* [ЧТО СДЕЛАТЬ] Скопируйте из текста о маленьких храмах кусок, начиная со слов «Энциклопедия для детей.» и дальше до слов «своём предстоянии Богу.» включительно.

Чтение онлайн

ЖАНРЫ

Энциклопедия для детей. Т. 7. Искусство. Ч. 1
Шрифт:

Конечно, для «умного делания» (внутреннего молитвенного сосредоточения) больше всего подходили монашеские кельи. Но кельям уподобились и церкви — например, крохотные храмы Панагии Халкиотиссы на одном из островов Мраморного моря и Панагии Мухлиотиссы в Константинополе (константинопольский храм едва достигает в поперечнике двенадцати метров, а храм на острове Халка — восьми метров). Оба они в основе плана имеют четырёхлистник. Вошедший в церковь оказывается замкнутым в симметричной структуре: над головой высится сферический купол, а со всех сторон молящегося объемлют стены полукруглых притворов-апсид. Они словно собирают внутреннее пространство храма в его центральной части, помогая верующему сосредоточиться, обратить взор внутрь себя. Человек чувствует себя центром архитектурного организма, он одинок в своём предстоянии Богу.

* [ИМЕЮЩИЕСЯ ДАННЫЕ]
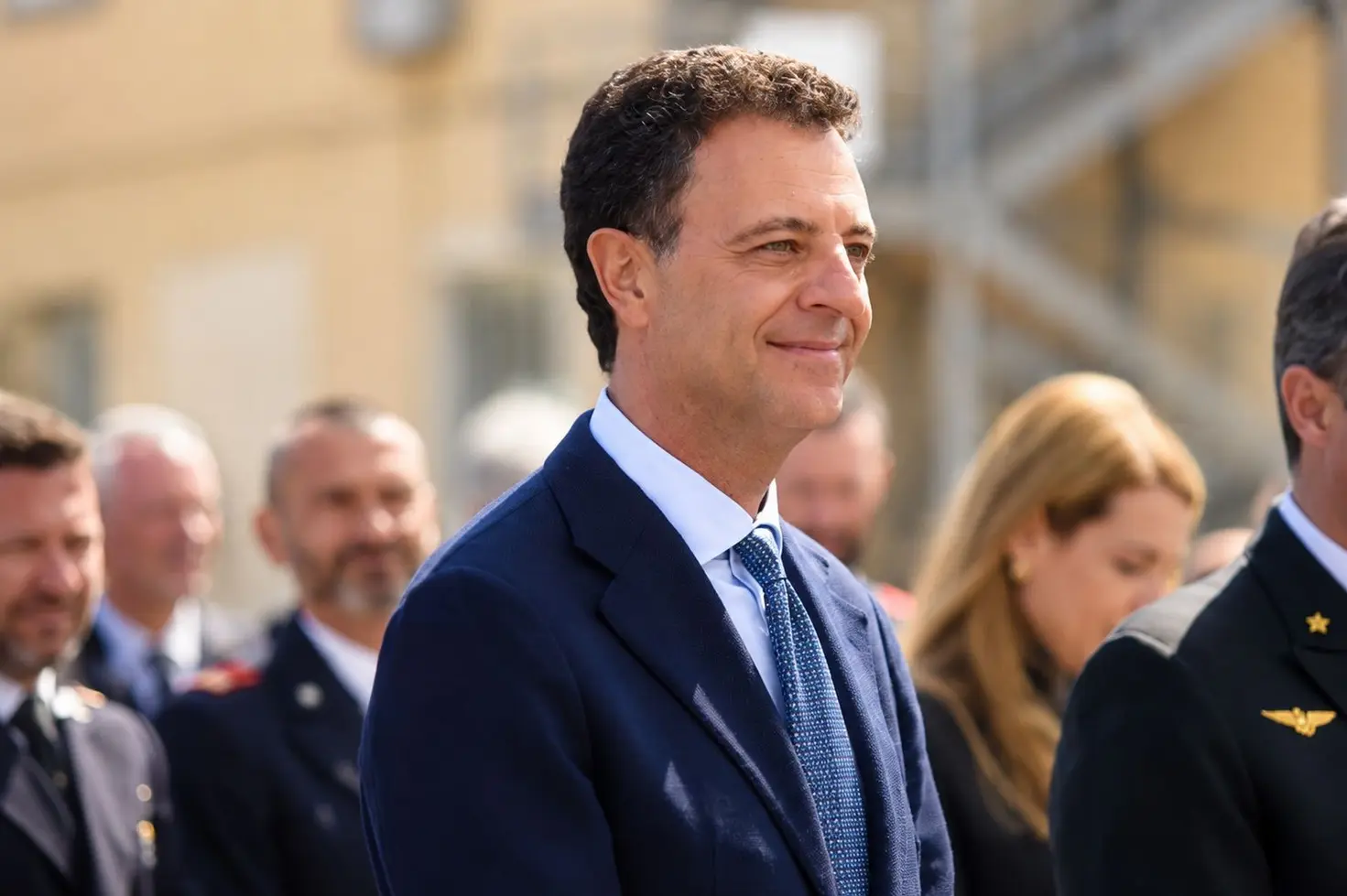 Centrodestra, Minardo: «Serve una svolta strategica»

* [ОТВЕТ]
Энциклопедия для детей. Т. 7. Искусство. Ч. 1
Шрифт:

Конечно, для «умного делания» (внутреннего молитвенного сосредоточения) больше всего подходили монашеские кельи. Но кельям уподобились и церкви — например, крохотные храмы Панагии Халкиотиссы на одном из островов Мраморного моря и Панагии Мухлиотиссы в Константинополе (константинопольский храм едва достигает в поперечнике двенадцати метров, а храм на острове Халка — восьми метров). Оба они в основе плана имеют четырёхлистник. Вошедший в церковь оказывается замкнутым в симметричной структуре: над головой высится сферический купол, а со всех сторон молящегося объемлют стены полукруглых притворов-апсид. Они словно собирают внутреннее пространство храма в его центральной части, помогая верующему сосредоточиться, обратить взор внутрь себя. Человек чувствует себя центром архитектурного организма, он одинок в своём предстоянии Богу.